Trecho do texto:
-------
Há 10 anos, os cientistas trabalham duramente para que “os tomadores de decisão se conscientizem de que é preciso e urgente envolver o tema do clima no planejamento dos recursos naturais”. A proporção entre os custos de atender um desastre e investir em pesquisas e infra-estrutura para diminuir a vulnerabilidade é de nove a um, segundo Rupsur. A rede de universidades da Argentina, Bolívia, Colômbia, Chile, Equador, Peru, Paraguai e Venezuela foi criada em 1998. Com vistas a chamar a atenção sobre a importância do clima, no último dia 23, Dia Meteorológico Mundial, foi dedicado à meteorologia dos pólos, vinculada à celebração do Ano Polar Internacional (2007-2009).

Segundo especialistas da Rupsur, a América Latina é muito vulnerável à “variação e mudança climática” e a fenômenos periódicos como El Niño, que está terminando. Em razão do El Niño, a Bolívia viveu entre dezembro e este mês uma onda inusitada de chuvas, transbordamentos de rios e ventos de furacão no nordeste, e secas, granizo e geadas no ocidente. Mais de 50 pessoas morreram e quase 800 famílias foram afetadas em todo o país. Também houve danos no Equador, Peru e na Colômbia.

El Niño, fase quente da Oscilação do Sul (ENOS), ocorre quanto a temperatura da água do oceano Pacífico esfria no sudeste asiático e aquece perto da costa sul-americana. As repercussões climáticas do processo têm escala planetária. Sua contraparte, La Niña, fase fria do ENOS e menos estudada, já começou. Costuma durar 12 meses, segundo Max Henríquez, subdiretor de meteorologia do estatal Instituto de Hidrologia, Meteorologia e Assuntos Ambientais da Colômbia (Ideam). Devido à La Niña, são esperados mais furacões no Caribe nesta temporada, e mais fortes do que de costume.
-------
Dados fornecidos:

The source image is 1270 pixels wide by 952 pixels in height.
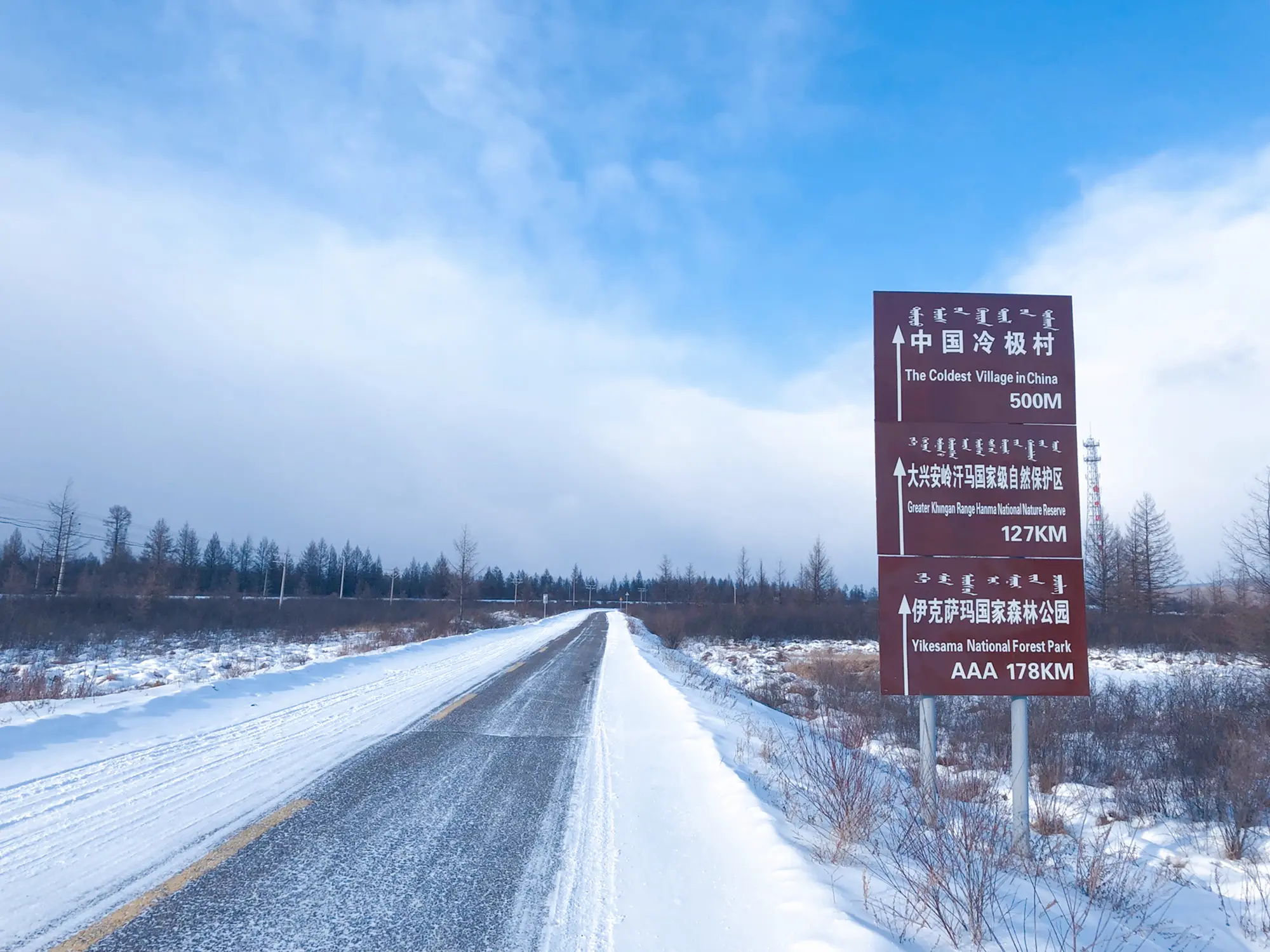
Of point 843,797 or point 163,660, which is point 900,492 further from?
point 163,660

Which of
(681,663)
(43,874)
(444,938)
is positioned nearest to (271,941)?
(444,938)

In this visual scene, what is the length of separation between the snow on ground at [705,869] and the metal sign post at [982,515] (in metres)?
2.07

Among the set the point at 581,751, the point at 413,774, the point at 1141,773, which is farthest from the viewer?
the point at 1141,773

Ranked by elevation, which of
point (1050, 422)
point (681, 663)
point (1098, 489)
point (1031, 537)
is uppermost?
point (1098, 489)

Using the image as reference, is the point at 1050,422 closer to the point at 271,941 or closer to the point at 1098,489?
the point at 271,941

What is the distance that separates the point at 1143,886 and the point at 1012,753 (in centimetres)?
160

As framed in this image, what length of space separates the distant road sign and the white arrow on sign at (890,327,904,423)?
13 mm

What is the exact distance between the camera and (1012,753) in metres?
6.86

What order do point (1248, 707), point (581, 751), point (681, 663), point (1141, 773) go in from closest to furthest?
point (581, 751)
point (1141, 773)
point (1248, 707)
point (681, 663)

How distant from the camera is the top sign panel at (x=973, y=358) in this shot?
6984 millimetres

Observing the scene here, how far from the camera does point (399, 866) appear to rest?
4.96 m

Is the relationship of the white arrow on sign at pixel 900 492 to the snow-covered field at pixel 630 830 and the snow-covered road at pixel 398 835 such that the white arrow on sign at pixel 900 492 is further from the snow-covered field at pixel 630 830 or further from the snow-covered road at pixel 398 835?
the snow-covered road at pixel 398 835

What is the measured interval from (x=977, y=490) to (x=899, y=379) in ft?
4.05

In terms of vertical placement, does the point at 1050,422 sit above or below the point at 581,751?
above
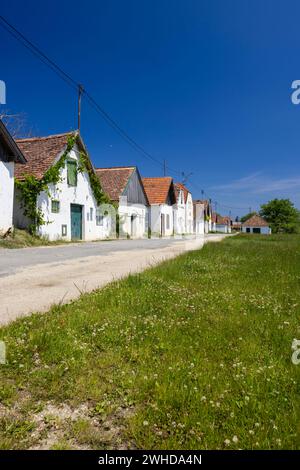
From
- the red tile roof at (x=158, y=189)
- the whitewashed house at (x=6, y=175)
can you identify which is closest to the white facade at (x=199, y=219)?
the red tile roof at (x=158, y=189)

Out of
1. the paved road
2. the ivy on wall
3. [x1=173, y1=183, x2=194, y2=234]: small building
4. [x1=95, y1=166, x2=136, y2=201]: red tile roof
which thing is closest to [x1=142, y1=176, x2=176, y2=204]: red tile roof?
[x1=173, y1=183, x2=194, y2=234]: small building

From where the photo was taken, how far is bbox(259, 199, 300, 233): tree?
100 metres

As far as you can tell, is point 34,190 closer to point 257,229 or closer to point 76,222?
point 76,222

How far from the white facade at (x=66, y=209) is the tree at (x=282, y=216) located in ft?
278

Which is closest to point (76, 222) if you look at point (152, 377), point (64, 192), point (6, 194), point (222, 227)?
point (64, 192)

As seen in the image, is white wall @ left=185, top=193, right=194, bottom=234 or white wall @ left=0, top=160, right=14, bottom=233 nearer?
white wall @ left=0, top=160, right=14, bottom=233

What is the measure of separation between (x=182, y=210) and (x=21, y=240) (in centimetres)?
4001

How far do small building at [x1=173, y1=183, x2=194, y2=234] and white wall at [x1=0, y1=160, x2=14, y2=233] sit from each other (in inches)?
1309

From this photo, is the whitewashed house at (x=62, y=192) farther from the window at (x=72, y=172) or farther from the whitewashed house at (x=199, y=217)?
the whitewashed house at (x=199, y=217)

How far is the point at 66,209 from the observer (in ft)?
78.2

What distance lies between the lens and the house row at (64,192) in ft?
62.3

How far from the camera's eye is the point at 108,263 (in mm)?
10797

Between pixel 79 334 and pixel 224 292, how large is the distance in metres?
3.13

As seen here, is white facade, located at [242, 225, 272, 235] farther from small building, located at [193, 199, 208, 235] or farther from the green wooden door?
the green wooden door
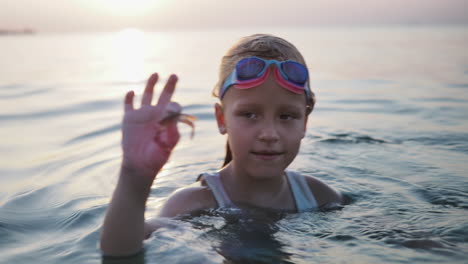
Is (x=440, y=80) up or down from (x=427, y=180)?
up

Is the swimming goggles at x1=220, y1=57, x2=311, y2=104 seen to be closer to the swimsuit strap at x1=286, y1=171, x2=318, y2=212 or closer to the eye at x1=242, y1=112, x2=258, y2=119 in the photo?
the eye at x1=242, y1=112, x2=258, y2=119

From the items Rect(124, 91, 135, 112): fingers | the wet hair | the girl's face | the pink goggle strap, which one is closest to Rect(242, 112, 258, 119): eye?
the girl's face

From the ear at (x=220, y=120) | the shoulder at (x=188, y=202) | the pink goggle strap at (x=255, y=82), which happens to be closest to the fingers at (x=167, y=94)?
the pink goggle strap at (x=255, y=82)

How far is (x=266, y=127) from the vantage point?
3018mm

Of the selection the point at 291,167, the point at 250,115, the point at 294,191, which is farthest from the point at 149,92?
the point at 291,167

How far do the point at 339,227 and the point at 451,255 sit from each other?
765 mm

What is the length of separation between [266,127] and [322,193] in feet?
3.61

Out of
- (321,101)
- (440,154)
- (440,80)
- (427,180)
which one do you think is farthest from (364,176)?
(440,80)

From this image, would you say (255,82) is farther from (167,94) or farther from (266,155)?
(167,94)

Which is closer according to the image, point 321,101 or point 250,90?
point 250,90

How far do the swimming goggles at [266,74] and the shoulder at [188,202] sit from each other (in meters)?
0.84

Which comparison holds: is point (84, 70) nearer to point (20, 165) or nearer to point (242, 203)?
point (20, 165)

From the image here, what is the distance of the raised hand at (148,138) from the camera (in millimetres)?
2301

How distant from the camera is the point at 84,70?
16.1 metres
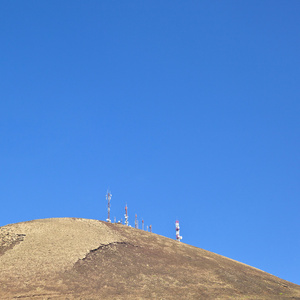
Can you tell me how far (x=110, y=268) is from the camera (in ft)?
150

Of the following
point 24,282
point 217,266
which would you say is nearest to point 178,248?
point 217,266

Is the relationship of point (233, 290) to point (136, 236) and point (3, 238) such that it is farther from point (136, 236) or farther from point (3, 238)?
point (3, 238)

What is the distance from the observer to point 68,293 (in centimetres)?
3922

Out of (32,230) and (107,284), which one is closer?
(107,284)

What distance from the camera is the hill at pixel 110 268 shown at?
40750 millimetres

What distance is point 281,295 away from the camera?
5012 cm

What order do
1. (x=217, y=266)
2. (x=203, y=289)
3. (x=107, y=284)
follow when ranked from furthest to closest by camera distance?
1. (x=217, y=266)
2. (x=203, y=289)
3. (x=107, y=284)

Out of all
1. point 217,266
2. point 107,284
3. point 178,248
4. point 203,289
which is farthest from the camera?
point 178,248

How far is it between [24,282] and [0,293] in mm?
2715

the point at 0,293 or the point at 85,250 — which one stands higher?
the point at 85,250

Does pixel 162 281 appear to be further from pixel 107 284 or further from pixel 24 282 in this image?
pixel 24 282

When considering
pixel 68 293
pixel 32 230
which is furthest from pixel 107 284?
pixel 32 230

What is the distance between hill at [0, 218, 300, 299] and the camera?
4075 centimetres

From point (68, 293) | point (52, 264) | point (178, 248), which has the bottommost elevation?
point (68, 293)
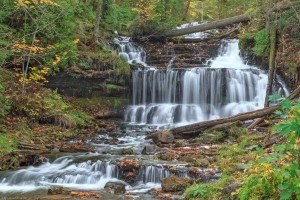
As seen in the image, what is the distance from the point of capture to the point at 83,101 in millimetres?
14750

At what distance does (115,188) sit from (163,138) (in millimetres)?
3850

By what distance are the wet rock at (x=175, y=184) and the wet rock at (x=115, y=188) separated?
90 centimetres

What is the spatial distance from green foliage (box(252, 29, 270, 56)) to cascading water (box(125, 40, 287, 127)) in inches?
37.6

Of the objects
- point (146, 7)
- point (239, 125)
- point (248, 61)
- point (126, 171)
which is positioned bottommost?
point (126, 171)

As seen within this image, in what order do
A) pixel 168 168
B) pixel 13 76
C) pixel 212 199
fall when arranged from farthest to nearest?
pixel 13 76 → pixel 168 168 → pixel 212 199

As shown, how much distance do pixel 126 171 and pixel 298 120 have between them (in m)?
5.52

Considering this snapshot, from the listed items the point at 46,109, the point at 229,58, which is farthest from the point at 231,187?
the point at 229,58

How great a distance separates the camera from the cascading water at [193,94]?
1489 centimetres

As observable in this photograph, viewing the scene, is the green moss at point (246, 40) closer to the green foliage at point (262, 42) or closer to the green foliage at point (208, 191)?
the green foliage at point (262, 42)

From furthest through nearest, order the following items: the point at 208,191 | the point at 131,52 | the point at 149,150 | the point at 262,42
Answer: the point at 131,52 → the point at 262,42 → the point at 149,150 → the point at 208,191

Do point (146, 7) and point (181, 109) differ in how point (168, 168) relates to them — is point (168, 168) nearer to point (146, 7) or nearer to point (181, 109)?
point (181, 109)

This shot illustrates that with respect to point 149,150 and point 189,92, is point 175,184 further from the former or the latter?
point 189,92

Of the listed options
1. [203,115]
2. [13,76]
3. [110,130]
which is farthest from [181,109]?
[13,76]

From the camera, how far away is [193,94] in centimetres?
1591
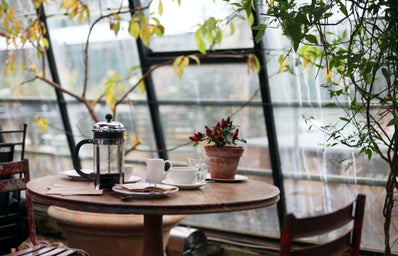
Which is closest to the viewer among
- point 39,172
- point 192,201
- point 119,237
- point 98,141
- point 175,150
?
point 192,201

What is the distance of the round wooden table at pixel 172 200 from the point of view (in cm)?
215

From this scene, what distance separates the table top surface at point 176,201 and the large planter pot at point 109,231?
3.77 feet

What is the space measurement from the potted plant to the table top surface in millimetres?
201

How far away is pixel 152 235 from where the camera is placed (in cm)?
270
-------
Instruções:
1. Responda com base no texto sobre o clima na América Latina:
(a) Em que ano foi criada a rede de universidades?
(b) Quantas famílias foram afetadas na Bolívia?
(c) Segundo Max Henríquez, quanto tempo La Niña costuma durar?
2. Escreva a continuação do texto sobre o clima na América Latina a partir do ponto em que ele termina.

Respostas esperadas:
1.
(a) Em 1998.
(b) Quase 800 famílias.
(c) 12 meses.

2.
Neste momento de transição entre as duas fases, começa a chover onde houve seca, e ali onde houve inundações, seca pouco a pouco. Na Colômbia, por exemplo, foram extintos mais de 370 incêndios que arrasaram mais de 40 mil hectares de florestas e planícies em 187 municípios durante a passagem do El Niño, e os rios, muito lentamente, voltam ao seu leito. Carvajal alertou que a chegada de La Niña “se traduz, devido às condições topográficas da Colômbia, em deslizamentos, inundações perda de infra-estrutura, que tornam necessário tomar medidas preventivas para tentar minimizar os efeitos desta fase fria”.

Neste país, mais de dois milhões de pessoas vivem em zonas de alto risco de inundação, ao lado de rios que de tempos em tempos transbordam, algo “que está relacionado com o modelo de desenvolvimento que implementamos neste país”, disse à IPS Henríquez, que não vê solução para isso. Entretanto, reconhece progressos “muito positivos”, como a assinatura, após quatro anos de insistência, de um convênio de cooperação entre o Ministério da Agricultura e Desenvolvimento Rural e o Idam. A razão, segundo Henríquez, é que “agora sim” o conhecimento sobre o clima ganha importância.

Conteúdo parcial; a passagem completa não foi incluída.